Tugas A
Menurut bacaan tentang pembelajaran kooperatif, di sekolah mana perangkat pembelajaran yang digunakan selama ini dibandingkan dengan perangkat dalam penelitian?
Tugas B
Salinlah dari bacaan tentang pembelajaran kooperatif bagian yang diawali dengan "Agar pembelajaran kooperatif" dan berhenti setelah "tugas, dan sebagainya.".

Bacaan Pilihan
================================

Menurut Vygotsky, implikasi utama dalam pembelajaran menghendaki seting kelas berbentuk pembelajaran kooperatif, dengan siswa berinteraksi dan saling memunculkan strategi-strategi pemecahan masalah yang efektif pada masing-masing zona perkembangan terdekat mereka. Selain itu pembelajaran kooperatif tipe STAD dapat membantu siswa memahami konsep-konsep IPA yang sulit serta menumbuhkan kemampuan kerjasama, berpikir kritis, dan mengembangkan sikap sosial siswa. Pembelajaran kooperatif memiliki dampak yang positif terhadap siswa yang rendah hasil belajarnya, karena siswa yang rendah hasil belajarnya dapat meningkatkan motivasi, hasil belajar dan penyimpanan materi pelajaran yang lebih lama.
Agar pembelajaran kooperatif dapat berjalan dengan baik siswa terlebih dahulu dilatih keterampilan-keterampilan kooperatif sebelum pembelajaran kooperatif itu digunakan. Hal ini dilakukan agar siswa telah memiliki keterampilan yang diperlukan untuk satuan pembelajaran tertentu. Keterampilan kooperatif yang dilatih seperti mengajukan pertanyaan, menjawab pertanyaan/menanggapi, menyampaikan ide/pendapat, mendengarkan secara aktif, berada dalam tugas, dan sebagainya.
Agar tujuan pembelajaran mencapai sasaran dengan baik seperti yang tercantum dalam kurikulum, selain digunakan model pembelajaran yang sesuai, perlu adanya perangkat pembelajaran yang sesuai pula. Perangkat yang digunakan dalam penelitian ini adalah perangkat pembelajaran yang dicancang oleh peneliti yang memuat informasi berharga yang dibutuhkan guru, khususnya berbagai macam strategi dan metode serta sumber belajar yang ditempatkan pada halaman samping sehingga sangat mudah dilihat dan mudah dipahami. Keunggulan perangkat dalam penelitian ini dibandingkan dengan perangkat pembelajaran yang digunakan di sekolah selama ini khususnya di SLTP Ciputra Surabaya adalah kebutuhan siswa yang dimiliki tingkat kemampuan yang berbeda dapat ditangani. Untuk memenuhi kebutuhan seperti itu perangkat ini dilengkapi dengan alternatif strategi pengajaran, berupa buku panduan untuk seluruh siswa, buku guru, LKS (lembar kegiatan siswa), penguatan untuk siswa dengan kemampuan rata-rata, dan pengayaan untuk siswa di atas rata-rata.

================================

Data yang Disediakan
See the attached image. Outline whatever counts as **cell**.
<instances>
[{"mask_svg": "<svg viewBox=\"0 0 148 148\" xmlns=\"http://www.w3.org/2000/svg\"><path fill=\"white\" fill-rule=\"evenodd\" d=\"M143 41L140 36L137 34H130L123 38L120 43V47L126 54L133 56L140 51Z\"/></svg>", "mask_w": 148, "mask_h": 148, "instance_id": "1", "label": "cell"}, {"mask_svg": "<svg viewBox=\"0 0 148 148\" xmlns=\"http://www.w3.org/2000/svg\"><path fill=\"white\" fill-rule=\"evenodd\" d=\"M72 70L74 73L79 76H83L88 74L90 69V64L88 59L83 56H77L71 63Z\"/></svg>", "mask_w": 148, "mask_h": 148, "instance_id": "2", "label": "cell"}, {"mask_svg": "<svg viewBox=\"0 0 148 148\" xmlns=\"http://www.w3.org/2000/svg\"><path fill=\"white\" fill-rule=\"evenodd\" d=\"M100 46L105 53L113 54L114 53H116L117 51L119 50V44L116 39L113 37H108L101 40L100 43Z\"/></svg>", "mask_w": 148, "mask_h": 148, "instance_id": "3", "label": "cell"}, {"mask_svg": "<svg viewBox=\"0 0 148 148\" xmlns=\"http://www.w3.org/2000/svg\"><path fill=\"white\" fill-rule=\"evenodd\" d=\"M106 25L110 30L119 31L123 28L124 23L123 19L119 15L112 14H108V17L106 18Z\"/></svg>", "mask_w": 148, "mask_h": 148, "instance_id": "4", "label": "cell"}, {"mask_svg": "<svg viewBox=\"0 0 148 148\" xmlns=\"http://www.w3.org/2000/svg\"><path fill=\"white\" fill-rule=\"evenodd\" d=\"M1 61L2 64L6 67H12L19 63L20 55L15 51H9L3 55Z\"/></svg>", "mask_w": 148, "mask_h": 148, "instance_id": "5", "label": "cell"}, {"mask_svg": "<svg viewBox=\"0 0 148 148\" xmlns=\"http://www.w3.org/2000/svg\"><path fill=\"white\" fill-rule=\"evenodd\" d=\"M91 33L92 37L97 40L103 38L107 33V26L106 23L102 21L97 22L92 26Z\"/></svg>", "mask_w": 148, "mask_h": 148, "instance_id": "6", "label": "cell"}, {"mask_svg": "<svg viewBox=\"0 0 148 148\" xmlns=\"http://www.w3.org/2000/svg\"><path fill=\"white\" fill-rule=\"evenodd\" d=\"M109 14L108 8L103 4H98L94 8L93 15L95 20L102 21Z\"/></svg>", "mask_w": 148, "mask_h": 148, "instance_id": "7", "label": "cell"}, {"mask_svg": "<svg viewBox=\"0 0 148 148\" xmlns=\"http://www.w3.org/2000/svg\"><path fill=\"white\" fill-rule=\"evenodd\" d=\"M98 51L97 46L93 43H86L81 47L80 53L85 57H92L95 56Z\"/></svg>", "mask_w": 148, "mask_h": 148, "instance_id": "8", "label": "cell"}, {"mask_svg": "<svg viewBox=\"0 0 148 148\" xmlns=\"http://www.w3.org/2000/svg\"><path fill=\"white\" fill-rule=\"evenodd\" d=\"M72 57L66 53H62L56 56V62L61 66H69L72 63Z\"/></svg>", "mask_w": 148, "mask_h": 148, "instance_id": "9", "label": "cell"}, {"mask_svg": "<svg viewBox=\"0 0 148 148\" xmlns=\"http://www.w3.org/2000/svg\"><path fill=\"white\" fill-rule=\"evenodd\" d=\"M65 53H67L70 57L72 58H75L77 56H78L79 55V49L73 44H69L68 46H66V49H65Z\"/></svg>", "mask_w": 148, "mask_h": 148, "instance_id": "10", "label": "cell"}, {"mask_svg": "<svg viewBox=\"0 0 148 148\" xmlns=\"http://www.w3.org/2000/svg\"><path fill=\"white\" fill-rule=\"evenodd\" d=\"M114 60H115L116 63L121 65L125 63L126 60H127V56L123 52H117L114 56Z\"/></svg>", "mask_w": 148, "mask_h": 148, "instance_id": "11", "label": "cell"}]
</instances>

================================

Jawaban Tugas A
SLTP Ciputra Surabaya.

Jawaban Tugas B
Agar pembelajaran kooperatif dapat berjalan dengan baik siswa terlebih dahulu dilatih keterampilan-keterampilan kooperatif sebelum pembelajaran kooperatif itu digunakan. Hal ini dilakukan agar siswa telah memiliki keterampilan yang diperlukan untuk satuan pembelajaran tertentu. Keterampilan kooperatif yang dilatih seperti mengajukan pertanyaan, menjawab pertanyaan/menanggapi, menyampaikan ide/pendapat, mendengarkan secara aktif, berada dalam tugas, dan sebagainya.